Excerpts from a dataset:

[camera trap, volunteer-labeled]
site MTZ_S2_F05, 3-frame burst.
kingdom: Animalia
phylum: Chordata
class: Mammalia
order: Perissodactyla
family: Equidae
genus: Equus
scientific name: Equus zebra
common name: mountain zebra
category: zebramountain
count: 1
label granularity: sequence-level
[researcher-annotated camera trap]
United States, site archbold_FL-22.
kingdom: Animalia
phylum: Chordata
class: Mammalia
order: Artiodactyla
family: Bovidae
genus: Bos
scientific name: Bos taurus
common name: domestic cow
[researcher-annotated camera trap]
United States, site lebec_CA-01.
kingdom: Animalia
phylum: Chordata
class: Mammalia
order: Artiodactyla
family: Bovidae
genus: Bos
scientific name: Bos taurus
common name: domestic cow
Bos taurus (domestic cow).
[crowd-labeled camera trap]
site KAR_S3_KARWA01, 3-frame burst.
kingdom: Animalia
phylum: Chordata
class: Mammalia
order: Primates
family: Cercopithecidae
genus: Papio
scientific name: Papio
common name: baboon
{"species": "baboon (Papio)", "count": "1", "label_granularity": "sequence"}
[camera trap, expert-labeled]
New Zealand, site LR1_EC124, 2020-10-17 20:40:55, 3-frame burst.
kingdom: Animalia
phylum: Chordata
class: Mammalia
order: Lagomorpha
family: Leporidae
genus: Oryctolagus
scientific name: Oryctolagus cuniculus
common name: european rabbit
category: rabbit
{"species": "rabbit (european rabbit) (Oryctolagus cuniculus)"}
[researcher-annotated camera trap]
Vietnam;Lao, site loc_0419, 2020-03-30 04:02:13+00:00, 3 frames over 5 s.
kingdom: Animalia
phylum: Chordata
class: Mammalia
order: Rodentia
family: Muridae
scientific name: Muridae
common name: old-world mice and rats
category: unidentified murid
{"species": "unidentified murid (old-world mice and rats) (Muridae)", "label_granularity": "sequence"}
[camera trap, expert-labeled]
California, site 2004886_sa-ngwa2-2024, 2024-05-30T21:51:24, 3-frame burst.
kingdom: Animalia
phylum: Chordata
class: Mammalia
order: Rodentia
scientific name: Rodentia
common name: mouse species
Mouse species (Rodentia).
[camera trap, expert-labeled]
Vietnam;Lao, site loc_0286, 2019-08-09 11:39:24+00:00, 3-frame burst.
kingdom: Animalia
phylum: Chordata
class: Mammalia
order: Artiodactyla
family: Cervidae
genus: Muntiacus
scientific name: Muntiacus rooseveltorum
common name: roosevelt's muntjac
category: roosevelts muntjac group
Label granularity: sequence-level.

## Task:
The answer must be the full data, repeated word for word.

## Task response:
[camera trap, volunteer-labeled]
site MTZ_S2_F05, 3-frame burst.
kingdom: Animalia
phylum: Chordata
class: Mammalia
order: Perissodactyla
family: Equidae
genus: Equus
scientific name: Equus zebra
common name: mountain zebra
category: zebramountain
count: 1
label granularity: sequence-level
[researcher-annotated camera trap]
United States, site archbold_FL-22.
kingdom: Animalia
phylum: Chordata
class: Mammalia
order: Artiodactyla
family: Bovidae
genus: Bos
scientific name: Bos taurus
common name: domestic cow
[researcher-annotated camera trap]
United States, site lebec_CA-01.
kingdom: Animalia
phylum: Chordata
class: Mammalia
order: Artiodactyla
family: Bovidae
genus: Bos
scientific name: Bos taurus
common name: domestic cow
Bos taurus (domestic cow).
[crowd-labeled camera trap]
site KAR_S3_KARWA01, 3-frame burst.
kingdom: Animalia
phylum: Chordata
class: Mammalia
order: Primates
family: Cercopithecidae
genus: Papio
scientific name: Papio
common name: baboon
{"species": "baboon (Papio)", "count": "1", "label_granularity": "sequence"}
[camera trap, expert-labeled]
New Zealand, site LR1_EC124, 2020-10-17 20:40:55, 3-frame burst.
kingdom: Animalia
phylum: Chordata
class: Mammalia
order: Lagomorpha
family: Leporidae
genus: Oryctolagus
scientific name: Oryctolagus cuniculus
common name: european rabbit
category: rabbit
{"species": "rabbit (european rabbit) (Oryctolagus cuniculus)"}
[researcher-annotated camera trap]
Vietnam;Lao, site loc_0419, 2020-03-30 04:02:13+00:00, 3 frames over 5 s.
kingdom: Animalia
phylum: Chordata
class: Mammalia
order: Rodentia
family: Muridae
scientific name: Muridae
common name: old-world mice and rats
category: unidentified murid
{"species": "unidentified murid (old-world mice and rats) (Muridae)", "label_granularity": "sequence"}
[camera trap, expert-labeled]
California, site 2004886_sa-ngwa2-2024, 2024-05-30T21:51:24, 3-frame burst.
kingdom: Animalia
phylum: Chordata
class: Mammalia
order: Rodentia
scientific name: Rodentia
common name: mouse species
Mouse species (Rodentia).
[camera trap, expert-labeled]
Vietnam;Lao, site loc_0286, 2019-08-09 11:39:24+00:00, 3-frame burst.
kingdom: Animalia
phylum: Chordata
class: Mammalia
order: Artiodactyla
family: Cervidae
genus: Muntiacus
scientific name: Muntiacus rooseveltorum
common name: roosevelt's muntjac
category: roosevelts muntjac group
Label granularity: sequence-level.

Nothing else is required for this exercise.